> **SOURCE PASSAGE**
-------

CUBA: CPJ concerned about health of two journalists on hunger strike
New York, March 16, 2006—The Committee to Protect Journalists
expressed concern today about the health of two independent journalists
on hunger strike in Cuba, one of them in prison.
Guillermo Fariñas, director of the independent news agency Cubacán
Press, has refused food for 45 days to protest government restrictions
on journalists’ access to the Internet, and is in intensive care. Jailed
journalist Juan Carlos Herrera of the independent news agency Agencia de
Prensa Libre Oriental has gone without food for 13 days.
Fariñas has been hospitalized in the northern city of Santa Clara
since February 7, his mother Alicia Hernández told CPJ. She said he had
repeatedly lost consciousness, suffered severe headaches, and had no
feeling in his limbs. He began his fast January 31.
Herrera went on hunger strike March 4 to protest living conditions
and medical treatment in prison, his wife Iliana Danjer Hardey told CPJ.
She said he had been drinking water since Tuesday because of a
preexisting kidney condition. Herrera, arrested in a widespread
crackdown on the independent press in March 2003, is serving a 20-year
sentence.
“We are extremely worried about the health of both journalists,”
said CPJ Executive Director Ann Cooper. “We call on the Cuban government
to release all 24 journalists currently jailed for their work.”

-------

Summarize the press release in two sentences. The rows are material separate from the press release.

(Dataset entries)
-------

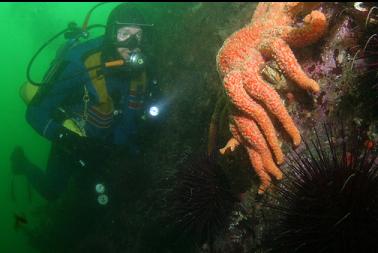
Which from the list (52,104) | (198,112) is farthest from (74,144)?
(198,112)

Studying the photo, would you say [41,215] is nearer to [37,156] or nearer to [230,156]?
[230,156]

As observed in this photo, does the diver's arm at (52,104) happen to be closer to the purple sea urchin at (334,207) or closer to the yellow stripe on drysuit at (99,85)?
the yellow stripe on drysuit at (99,85)

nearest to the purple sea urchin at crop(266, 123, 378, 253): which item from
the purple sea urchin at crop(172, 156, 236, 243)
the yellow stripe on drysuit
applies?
the purple sea urchin at crop(172, 156, 236, 243)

-------

> **SOLUTION TO THIS EXERCISE**
The Committee to Protect Journalists expressed concern on March 16, 2006, about two independent Cuban journalists on hunger strike: Guillermo Fariñas, who had refused food for 45 days to protest government restrictions on journalists' Internet access and was in intensive care, and the jailed journalist Juan Carlos Herrera, who had gone without food for 13 days to protest prison living conditions and medical treatment. CPJ Executive Director Ann Cooper said the organization was extremely worried about both men and called on the Cuban government to release all 24 journalists jailed for their work.